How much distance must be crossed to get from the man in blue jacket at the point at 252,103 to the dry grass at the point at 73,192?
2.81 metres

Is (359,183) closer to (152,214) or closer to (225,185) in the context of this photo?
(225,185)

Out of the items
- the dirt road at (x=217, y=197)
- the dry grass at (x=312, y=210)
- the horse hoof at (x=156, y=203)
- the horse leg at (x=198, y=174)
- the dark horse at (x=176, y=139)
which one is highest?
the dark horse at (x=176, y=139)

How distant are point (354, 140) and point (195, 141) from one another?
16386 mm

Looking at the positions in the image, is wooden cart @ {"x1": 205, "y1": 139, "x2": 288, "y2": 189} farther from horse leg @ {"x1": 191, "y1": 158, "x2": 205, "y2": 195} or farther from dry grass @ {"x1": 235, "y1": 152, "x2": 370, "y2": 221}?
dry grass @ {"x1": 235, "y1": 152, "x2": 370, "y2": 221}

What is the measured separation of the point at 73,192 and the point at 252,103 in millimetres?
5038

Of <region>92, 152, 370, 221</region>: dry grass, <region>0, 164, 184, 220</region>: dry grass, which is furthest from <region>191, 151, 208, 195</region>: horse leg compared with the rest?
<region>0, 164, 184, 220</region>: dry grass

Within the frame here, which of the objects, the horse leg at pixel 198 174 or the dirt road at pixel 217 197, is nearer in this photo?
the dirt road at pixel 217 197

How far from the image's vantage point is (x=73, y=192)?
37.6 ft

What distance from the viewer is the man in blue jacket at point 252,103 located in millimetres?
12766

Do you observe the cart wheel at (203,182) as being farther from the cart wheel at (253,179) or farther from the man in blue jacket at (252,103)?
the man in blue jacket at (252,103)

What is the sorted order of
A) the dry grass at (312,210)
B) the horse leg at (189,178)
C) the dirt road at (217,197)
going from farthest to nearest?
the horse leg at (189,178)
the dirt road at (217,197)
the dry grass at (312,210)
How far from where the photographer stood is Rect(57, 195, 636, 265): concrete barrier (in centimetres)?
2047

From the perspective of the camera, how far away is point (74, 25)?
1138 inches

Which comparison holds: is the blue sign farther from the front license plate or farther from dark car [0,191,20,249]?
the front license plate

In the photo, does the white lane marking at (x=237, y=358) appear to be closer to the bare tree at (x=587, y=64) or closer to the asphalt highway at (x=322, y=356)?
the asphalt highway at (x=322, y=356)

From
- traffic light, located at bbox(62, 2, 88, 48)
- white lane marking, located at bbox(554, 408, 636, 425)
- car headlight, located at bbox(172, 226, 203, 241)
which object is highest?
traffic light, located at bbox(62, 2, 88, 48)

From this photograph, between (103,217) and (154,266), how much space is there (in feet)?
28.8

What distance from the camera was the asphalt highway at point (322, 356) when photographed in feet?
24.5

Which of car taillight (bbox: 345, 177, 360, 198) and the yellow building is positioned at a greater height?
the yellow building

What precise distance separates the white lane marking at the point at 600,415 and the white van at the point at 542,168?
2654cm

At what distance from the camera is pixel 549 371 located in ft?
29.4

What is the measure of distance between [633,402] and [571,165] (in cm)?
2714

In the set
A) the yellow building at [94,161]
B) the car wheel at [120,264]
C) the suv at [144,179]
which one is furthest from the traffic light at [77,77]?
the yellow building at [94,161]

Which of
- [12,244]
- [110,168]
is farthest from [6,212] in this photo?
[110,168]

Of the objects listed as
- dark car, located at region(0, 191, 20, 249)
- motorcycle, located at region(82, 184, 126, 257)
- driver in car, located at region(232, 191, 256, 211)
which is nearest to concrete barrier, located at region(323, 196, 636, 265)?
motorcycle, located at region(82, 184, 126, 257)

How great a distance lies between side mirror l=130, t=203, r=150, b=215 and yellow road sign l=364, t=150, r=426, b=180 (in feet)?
++++
Write out the whole listing exactly.

How much distance must be crossed to get from the man in blue jacket at the point at 252,103 to the dry grass at the point at 73,192?
2.81 metres

Is (359,183) closer to (152,214) or closer to (225,185) in the context of this photo?
(225,185)

Out of the items
- the dirt road at (x=217, y=197)
- the dry grass at (x=312, y=210)
- the horse hoof at (x=156, y=203)
- the horse leg at (x=198, y=174)
- the dark horse at (x=176, y=139)
which one is highest?
the dark horse at (x=176, y=139)

How distant are point (354, 140) and point (195, 141) from one another?
16386 mm

Looking at the positions in the image, is wooden cart @ {"x1": 205, "y1": 139, "x2": 288, "y2": 189} farther from horse leg @ {"x1": 191, "y1": 158, "x2": 205, "y2": 195} or farther from dry grass @ {"x1": 235, "y1": 152, "x2": 370, "y2": 221}?
dry grass @ {"x1": 235, "y1": 152, "x2": 370, "y2": 221}

What is the measured separation of the point at 73,192 and the point at 252,103 in millimetres?
5038

Of <region>92, 152, 370, 221</region>: dry grass, <region>0, 164, 184, 220</region>: dry grass, which is furthest from <region>191, 151, 208, 195</region>: horse leg compared with the rest?
<region>0, 164, 184, 220</region>: dry grass

Within the frame here, which of the objects, the horse leg at pixel 198 174 or the dirt road at pixel 217 197, is nearer in this photo?
the dirt road at pixel 217 197

How far from the image's vantage point is (x=73, y=192)?
37.6 ft

What distance from the viewer is the man in blue jacket at point 252,103 located in millimetres?
12766

Do you observe the cart wheel at (203,182) as being farther from the cart wheel at (253,179) or farther from the man in blue jacket at (252,103)?
the man in blue jacket at (252,103)

What is the sorted order of
A) the dry grass at (312,210)
B) the horse leg at (189,178)
C) the dirt road at (217,197)
going from farthest to nearest?
the horse leg at (189,178)
the dirt road at (217,197)
the dry grass at (312,210)
How far from where the photographer stood is Rect(57, 195, 636, 265): concrete barrier (in centimetres)?
2047

From the perspective of the camera, how far away is point (74, 25)?
1138 inches

Which comparison holds: is the blue sign farther from the front license plate or farther from dark car [0,191,20,249]?
the front license plate

In the photo, does the white lane marking at (x=237, y=358) appear to be closer to the bare tree at (x=587, y=64) or closer to the asphalt highway at (x=322, y=356)?
the asphalt highway at (x=322, y=356)

From
- traffic light, located at bbox(62, 2, 88, 48)
- white lane marking, located at bbox(554, 408, 636, 425)
- car headlight, located at bbox(172, 226, 203, 241)
which object is highest?
traffic light, located at bbox(62, 2, 88, 48)

From this photograph, between (103,217) and (154,266), how much space is there (in feet)?
28.8

What distance from the camera was the asphalt highway at point (322, 356) when photographed in feet?
24.5

Which of car taillight (bbox: 345, 177, 360, 198) and the yellow building is positioned at a greater height?
the yellow building

What precise distance separates the white lane marking at the point at 600,415 and the white van at the point at 542,168?
2654cm

At what distance from the camera is pixel 549 371 located in ft?
29.4

What is the measure of distance between [633,402] and [571,165] (in cm)?
2714

In the set
A) the yellow building at [94,161]
B) the car wheel at [120,264]
C) the suv at [144,179]
which one is furthest from the traffic light at [77,77]?
the yellow building at [94,161]

Which of
- [12,244]
- [110,168]
is farthest from [6,212] in this photo?
[110,168]

Of the objects listed as
- dark car, located at region(0, 191, 20, 249)
- motorcycle, located at region(82, 184, 126, 257)
- driver in car, located at region(232, 191, 256, 211)
which is nearest to concrete barrier, located at region(323, 196, 636, 265)?
motorcycle, located at region(82, 184, 126, 257)

How great a distance lies between side mirror l=130, t=203, r=150, b=215 and yellow road sign l=364, t=150, r=426, b=180 (in feet)?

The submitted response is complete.